■ Work order ■
For every record below, repeat the text exactly and pass over any image.

■ Study material ■
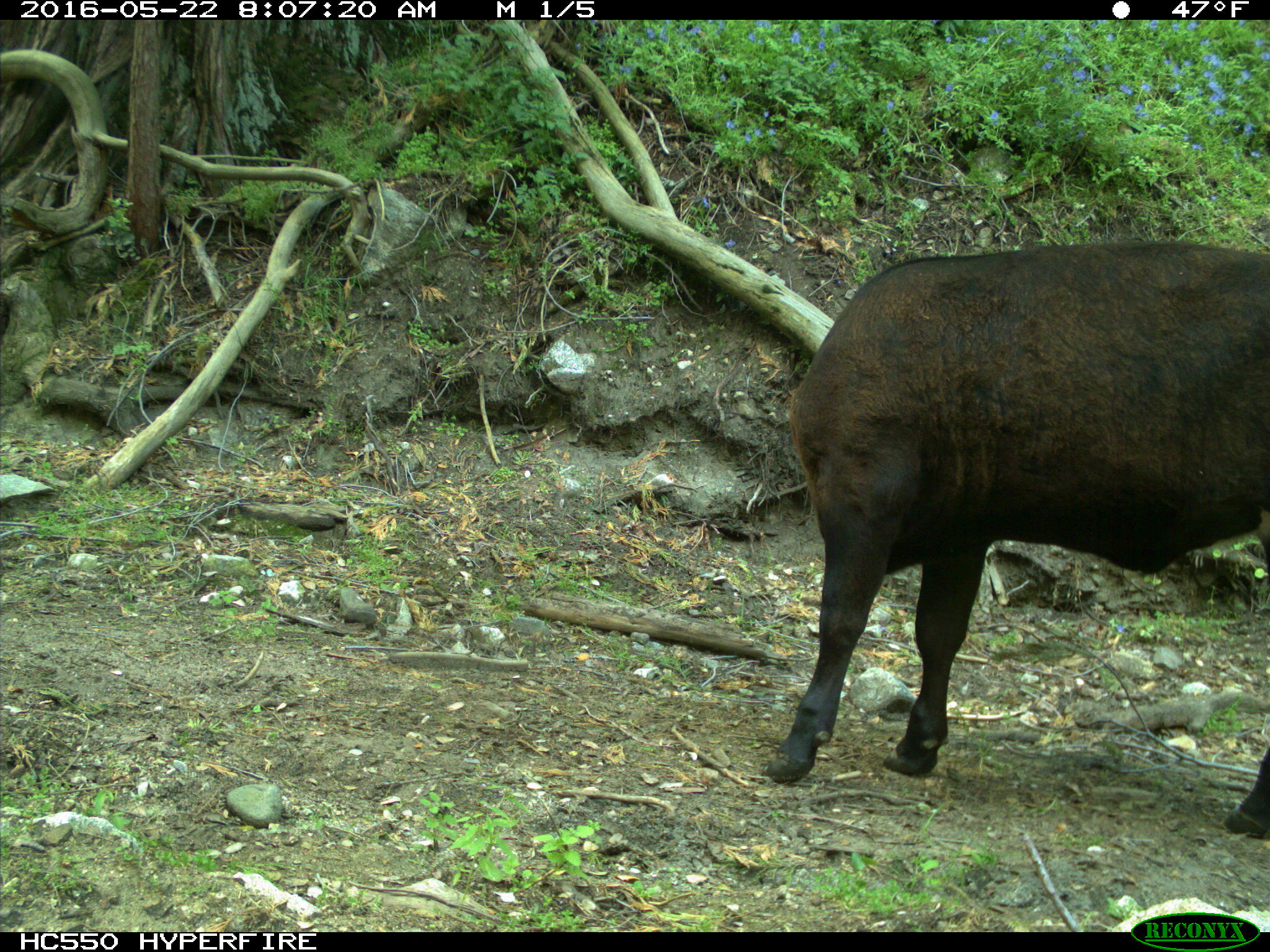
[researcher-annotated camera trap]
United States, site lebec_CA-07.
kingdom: Animalia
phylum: Chordata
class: Mammalia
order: Artiodactyla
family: Bovidae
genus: Bos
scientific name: Bos taurus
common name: domestic cow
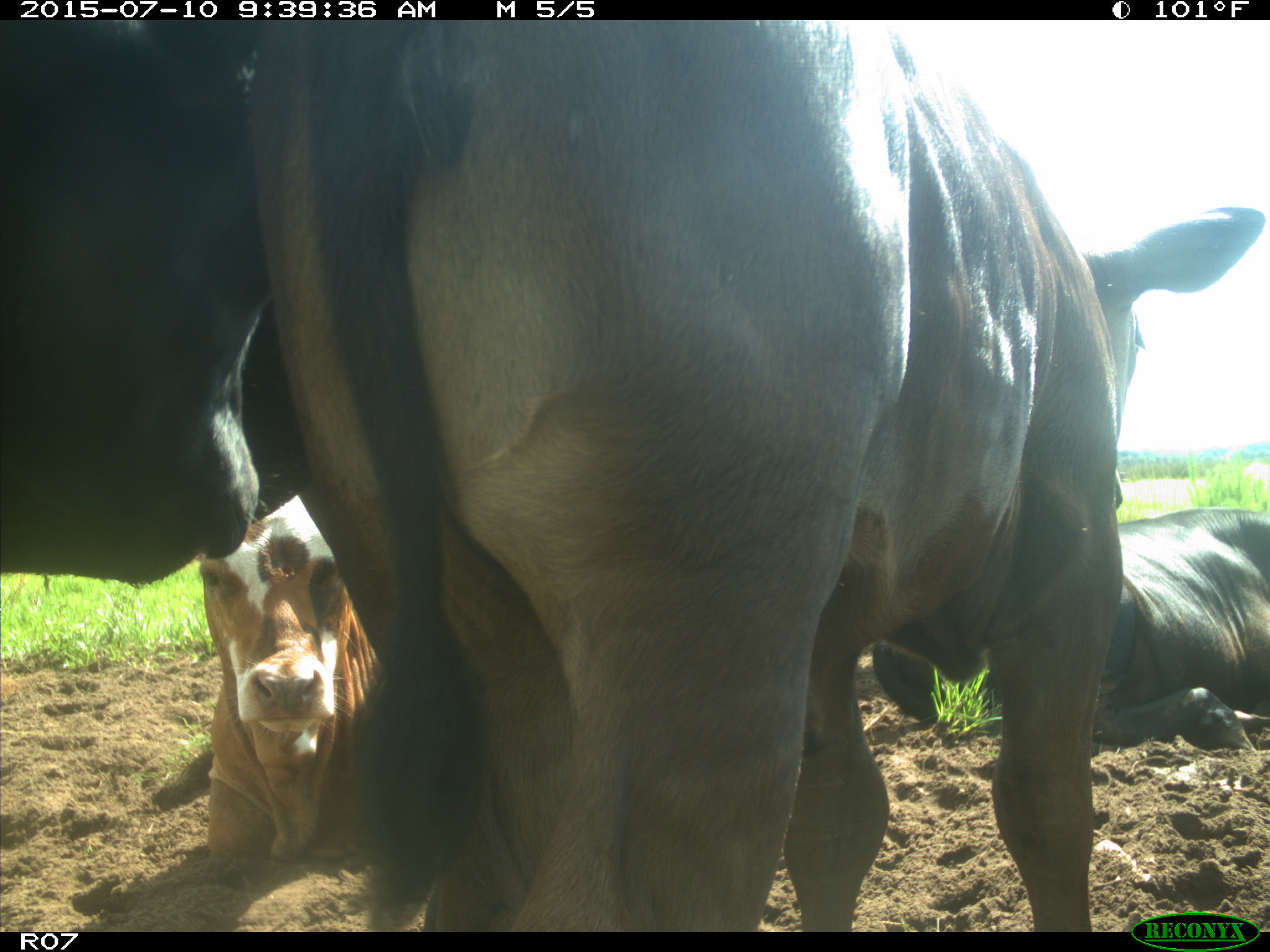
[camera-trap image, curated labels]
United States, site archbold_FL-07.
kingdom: Animalia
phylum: Chordata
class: Mammalia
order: Artiodactyla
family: Bovidae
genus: Bos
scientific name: Bos taurus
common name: domestic cow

■ Solved problem ■
[researcher-annotated camera trap]
United States, site lebec_CA-07.
kingdom: Animalia
phylum: Chordata
class: Mammalia
order: Artiodactyla
family: Bovidae
genus: Bos
scientific name: Bos taurus
common name: domestic cow
[camera-trap image, curated labels]
United States, site archbold_FL-07.
kingdom: Animalia
phylum: Chordata
class: Mammalia
order: Artiodactyla
family: Bovidae
genus: Bos
scientific name: Bos taurus
common name: domestic cow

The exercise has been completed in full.